Researchers increasingly believe that effective long-term management may require therapies targeting multiple biological pathways, including amyloid, tau, inflammation, and other neurodegenerative mechanisms.

Oligomerix’s focus on tau aggregation positions the company within a rapidly growing area of Alzheimer’s research that seeks to address one of the disease’s most important pathological drivers.

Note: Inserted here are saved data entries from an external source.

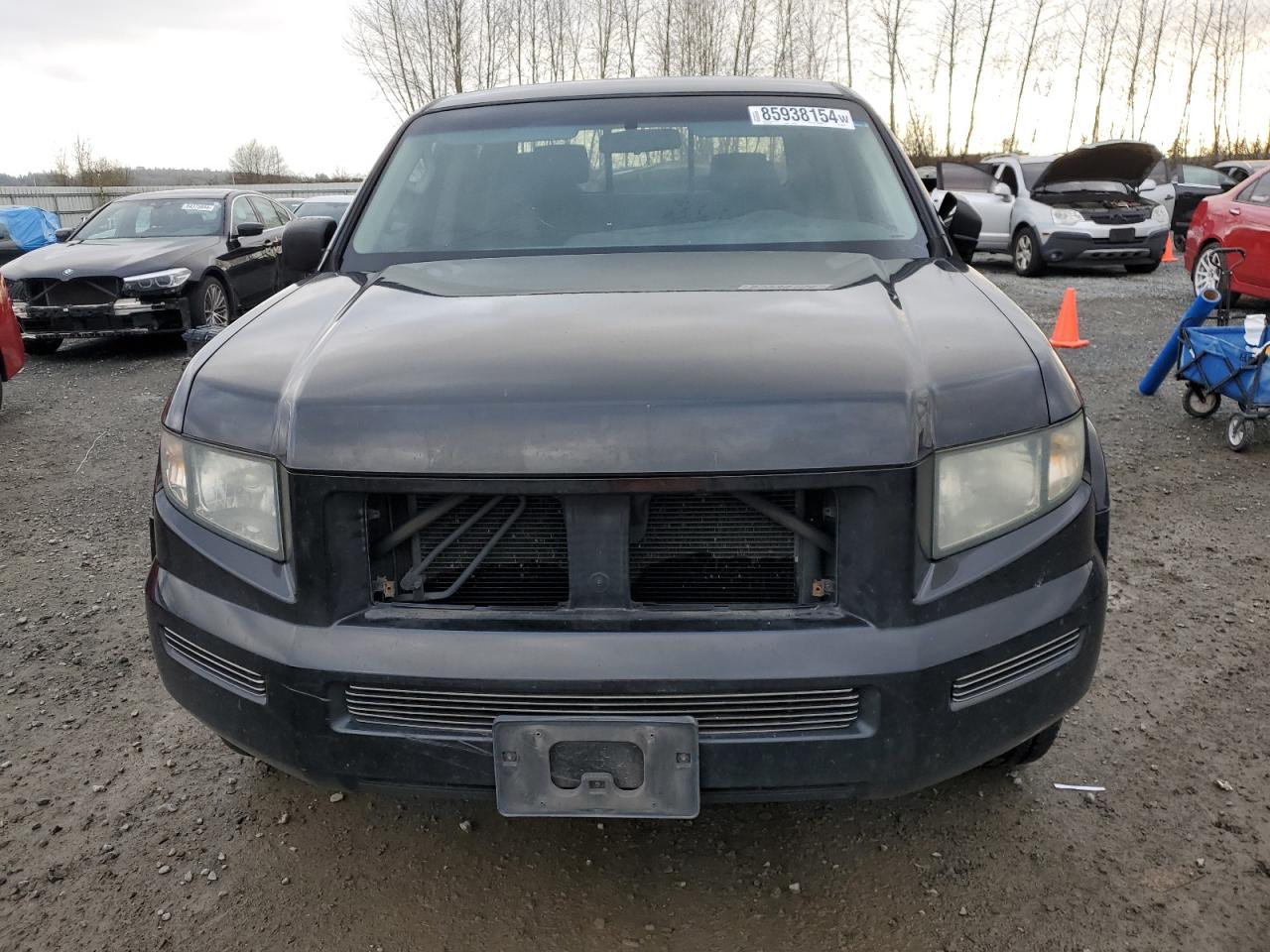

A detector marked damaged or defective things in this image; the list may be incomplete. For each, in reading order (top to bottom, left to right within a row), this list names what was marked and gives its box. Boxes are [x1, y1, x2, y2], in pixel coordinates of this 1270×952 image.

damaged vehicle [3, 189, 296, 353]
damaged vehicle [933, 140, 1175, 278]
damaged vehicle [144, 78, 1103, 817]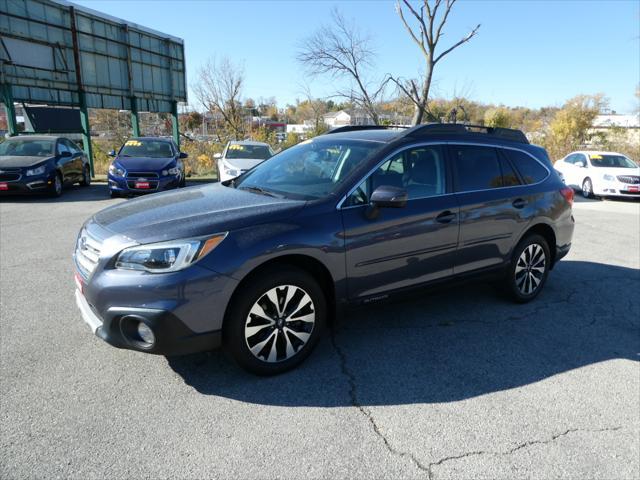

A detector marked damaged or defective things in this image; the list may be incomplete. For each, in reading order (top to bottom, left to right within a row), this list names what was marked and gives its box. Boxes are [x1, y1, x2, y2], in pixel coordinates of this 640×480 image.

crack in asphalt [330, 328, 430, 478]
crack in asphalt [428, 426, 624, 478]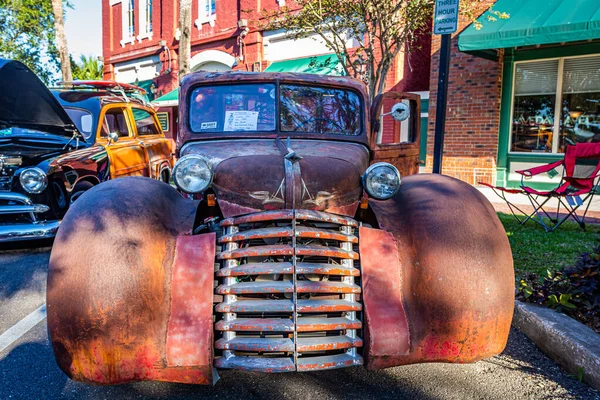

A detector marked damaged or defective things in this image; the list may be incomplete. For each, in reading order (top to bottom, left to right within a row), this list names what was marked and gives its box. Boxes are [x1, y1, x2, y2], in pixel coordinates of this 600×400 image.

The NIH’s decision to support the program through a Fast Track Phase II grant underscores the scientific promise of this approach and reflects continued federal interest in advancing novel therapeutic strategies for neurodegenerative diseases.

As OLX-07010 progresses through development, the company hopes to establish a new treatment option that combines disease-modifying potential with the convenience of oral administration. If successful, the therapy could offer a meaningful addition to the growing arsenal of Alzheimer’s treatments while helping address the escalating clinical, societal, and economic burden of this devastating disease.

About Oligomerix’s Lead Program
OLX-07010 is a highly differentiated investigational drug that is an oral, self-administered, once-per-day medication that has demonstrated an ability to prevent the accumulation of tau protein in multiple transgenic animal models and has completed Phase 1a human testing. Given the recent approvals of new treatments for AD, Oligomerix is excited for the potential of its small molecule inhibitor targeting tau accumulation and at the possibility of offering patients a new therapeutic option.

About Oligomerix, Inc.
Oligomerix is a clinical-stage biotechnology company focused on discovering and developing novel, small-molecule inhibitors of proteins that accumulate in AD and rare neurodegenerative diseases such as progressive supranuclear palsy (PSP) and frontotemporal dementia (FTD) discovering inhibitors of protein self-association. The company’s headquarters and research laboratories are located at the Ullmann Research Center for Health Sciences within the Albert Einstein College of Medicine.